DIRECTIONS: Only the lines below from the one that contains "Dwarf Jade plant" through the one that contains "lagoon: Trees near frozen lagoon" should appear in your answer, exact and without pictures.

INFORMATION SUPPLIED:
· · · · · · ·
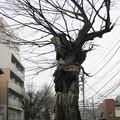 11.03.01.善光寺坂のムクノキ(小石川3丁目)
· · · · · · ·
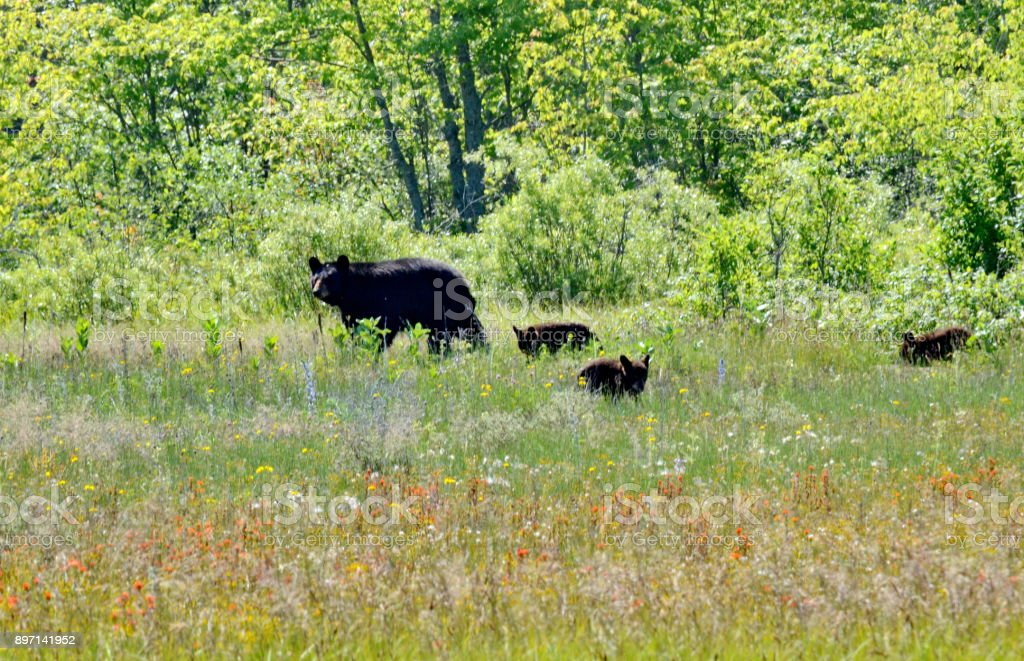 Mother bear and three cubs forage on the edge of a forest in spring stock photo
· · · · · · ·
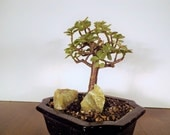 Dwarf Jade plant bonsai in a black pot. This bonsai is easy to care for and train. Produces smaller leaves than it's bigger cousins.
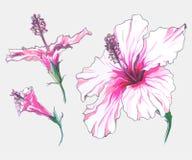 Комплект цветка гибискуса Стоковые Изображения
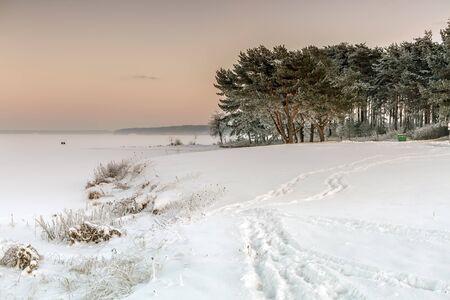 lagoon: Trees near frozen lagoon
· · · · · · ·
REPLY:
 Dwarf Jade plant bonsai in a black pot. This bonsai is easy to care for and train. Produces smaller leaves than it's bigger cousins.
 Комплект цветка гибискуса Стоковые Изображения
 lagoon: Trees near frozen lagoon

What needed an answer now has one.